国展の殆どは抽象画である。彫刻と工芸を除けば、写真を含め抽象画の森である。 愚考するに、無から捻り出された造形と、具象画が抽象化したものとの2様がある。 前者は奇抜さの競作で、驚きはするが、さしたる印象は受けない。すぐに飽きる。

後者は、画家の見ている主題が心のフィルターを通して心象風景(半具象)となる。 それが更に咀嚼発酵され、元の主題が見えぬまでに抽象化されるということかな。

しかし、その道程は俗人に想像しがたく、漠然とした親近感を感じるのみである。 されば、彼らは俗界の思惑を離れて勝手気儘に遊ぶ「仙人もどき」に違いない。 我等のハリー老公も、「老境」を抜け出して、今や「仙境」に遷移しつつあるか。

国展絵画部門展示

表現されているものは別として、版画の技法は急速に多様化しているようだ。 老公は伝統の木版画であるが、「デジタル○○」「デジタル△△」とあるのが増えた。

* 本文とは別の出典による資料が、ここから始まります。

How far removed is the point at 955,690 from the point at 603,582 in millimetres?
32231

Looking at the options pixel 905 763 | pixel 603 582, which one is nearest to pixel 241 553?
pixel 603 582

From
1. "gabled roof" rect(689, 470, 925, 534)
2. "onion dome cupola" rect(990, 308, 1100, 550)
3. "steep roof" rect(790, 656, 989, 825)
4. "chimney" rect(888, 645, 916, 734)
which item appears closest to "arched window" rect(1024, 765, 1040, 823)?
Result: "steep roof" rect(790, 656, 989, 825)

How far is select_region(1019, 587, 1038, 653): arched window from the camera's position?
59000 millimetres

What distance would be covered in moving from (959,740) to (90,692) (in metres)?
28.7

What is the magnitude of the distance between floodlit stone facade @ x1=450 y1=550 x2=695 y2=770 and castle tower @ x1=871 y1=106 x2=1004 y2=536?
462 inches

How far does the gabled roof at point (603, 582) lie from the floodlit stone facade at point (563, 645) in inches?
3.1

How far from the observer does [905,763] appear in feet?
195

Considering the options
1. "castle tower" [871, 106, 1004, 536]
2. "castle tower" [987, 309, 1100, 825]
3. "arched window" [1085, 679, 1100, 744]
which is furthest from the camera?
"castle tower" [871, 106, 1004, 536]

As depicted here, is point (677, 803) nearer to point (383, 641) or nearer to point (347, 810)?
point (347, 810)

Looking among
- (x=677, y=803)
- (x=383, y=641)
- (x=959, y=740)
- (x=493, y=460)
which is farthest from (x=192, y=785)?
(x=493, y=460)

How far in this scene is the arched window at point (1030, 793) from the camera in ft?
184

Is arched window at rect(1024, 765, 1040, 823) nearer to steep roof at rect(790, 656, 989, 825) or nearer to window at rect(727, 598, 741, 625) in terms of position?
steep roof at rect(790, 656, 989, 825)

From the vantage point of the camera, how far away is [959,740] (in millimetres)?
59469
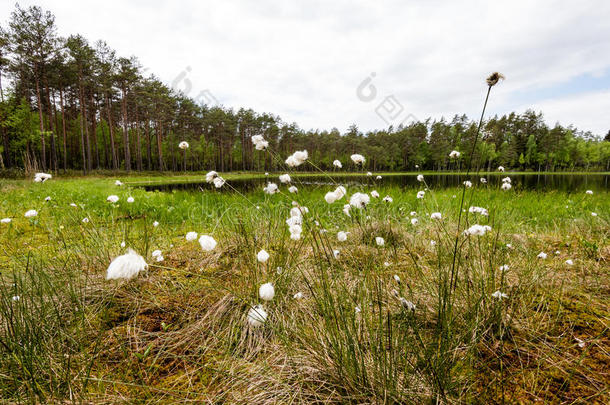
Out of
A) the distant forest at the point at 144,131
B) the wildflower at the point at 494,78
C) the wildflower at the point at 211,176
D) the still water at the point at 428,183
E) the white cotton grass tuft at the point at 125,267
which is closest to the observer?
the white cotton grass tuft at the point at 125,267

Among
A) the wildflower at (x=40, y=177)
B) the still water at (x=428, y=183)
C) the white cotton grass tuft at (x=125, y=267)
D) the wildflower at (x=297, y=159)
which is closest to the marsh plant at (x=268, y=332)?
the white cotton grass tuft at (x=125, y=267)

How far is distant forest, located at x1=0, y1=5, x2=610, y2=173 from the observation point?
22609 millimetres

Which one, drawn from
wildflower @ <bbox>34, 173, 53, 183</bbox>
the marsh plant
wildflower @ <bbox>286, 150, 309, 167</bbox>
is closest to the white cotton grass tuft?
the marsh plant

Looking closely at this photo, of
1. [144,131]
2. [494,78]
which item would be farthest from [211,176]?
[144,131]

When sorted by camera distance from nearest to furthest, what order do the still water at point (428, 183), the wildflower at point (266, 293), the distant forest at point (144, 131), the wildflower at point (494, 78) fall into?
the wildflower at point (494, 78), the wildflower at point (266, 293), the still water at point (428, 183), the distant forest at point (144, 131)

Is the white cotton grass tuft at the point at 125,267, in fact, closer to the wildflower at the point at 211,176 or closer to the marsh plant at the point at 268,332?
the marsh plant at the point at 268,332

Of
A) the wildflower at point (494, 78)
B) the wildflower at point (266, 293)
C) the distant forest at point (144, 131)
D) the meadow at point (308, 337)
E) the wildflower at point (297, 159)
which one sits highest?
the distant forest at point (144, 131)

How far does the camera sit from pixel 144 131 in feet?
155

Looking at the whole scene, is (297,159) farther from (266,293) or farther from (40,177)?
(40,177)

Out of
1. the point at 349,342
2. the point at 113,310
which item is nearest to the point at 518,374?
the point at 349,342

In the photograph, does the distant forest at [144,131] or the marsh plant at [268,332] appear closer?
the marsh plant at [268,332]

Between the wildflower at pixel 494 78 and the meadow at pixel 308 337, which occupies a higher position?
the wildflower at pixel 494 78

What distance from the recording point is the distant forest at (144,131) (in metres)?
22.6

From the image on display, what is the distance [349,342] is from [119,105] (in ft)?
142
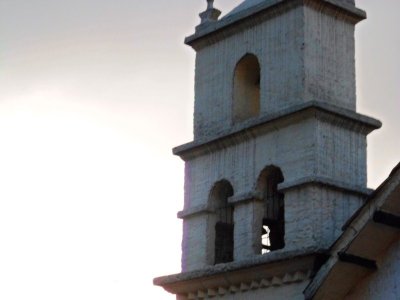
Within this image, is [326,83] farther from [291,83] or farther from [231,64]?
[231,64]

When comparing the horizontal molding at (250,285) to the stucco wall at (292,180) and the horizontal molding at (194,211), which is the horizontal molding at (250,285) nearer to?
the stucco wall at (292,180)

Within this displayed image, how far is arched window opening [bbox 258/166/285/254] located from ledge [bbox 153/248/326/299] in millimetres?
922

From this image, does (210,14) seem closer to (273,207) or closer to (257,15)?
(257,15)

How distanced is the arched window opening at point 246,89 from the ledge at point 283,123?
0.55m

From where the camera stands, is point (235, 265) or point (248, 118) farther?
point (248, 118)

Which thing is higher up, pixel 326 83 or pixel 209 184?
pixel 326 83

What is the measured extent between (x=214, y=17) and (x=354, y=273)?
7.04m

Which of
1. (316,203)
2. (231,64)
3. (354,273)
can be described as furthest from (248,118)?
(354,273)

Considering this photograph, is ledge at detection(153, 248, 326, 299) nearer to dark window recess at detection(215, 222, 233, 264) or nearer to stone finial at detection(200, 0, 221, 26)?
dark window recess at detection(215, 222, 233, 264)

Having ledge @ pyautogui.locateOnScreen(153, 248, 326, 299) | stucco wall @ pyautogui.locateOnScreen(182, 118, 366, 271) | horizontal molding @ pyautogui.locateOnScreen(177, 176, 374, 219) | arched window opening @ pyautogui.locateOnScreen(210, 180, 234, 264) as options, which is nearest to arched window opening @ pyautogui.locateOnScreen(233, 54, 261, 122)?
stucco wall @ pyautogui.locateOnScreen(182, 118, 366, 271)

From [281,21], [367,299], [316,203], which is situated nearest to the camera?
[367,299]

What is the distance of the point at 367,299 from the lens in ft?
61.7

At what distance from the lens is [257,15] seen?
22.5 m

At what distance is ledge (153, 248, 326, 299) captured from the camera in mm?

原版つくりにパソコンを用いるのだろうが、CGのプリントも版画の内らしい。 会場の表示に「版画 print」とあった。逆翻すれば「印刷=版画」である!。

絵画の部も、描くのではなく素材を組み合わせた立体的なものが散見される。 壁面からもくもく、ふさふさと膨れ上がったり、床の間の古畳らしきものだったり。もう、勝手におやりくださいという感じ。

小中学生の写真展が、作為も衒いもなく、これぞ本来の美的感覚と生き返る思いだった。

もちろん、抽象画にはそれなりの価値があるんだろうと思います。

門外漢が勝手なことを書きました。最後に謝っておきます。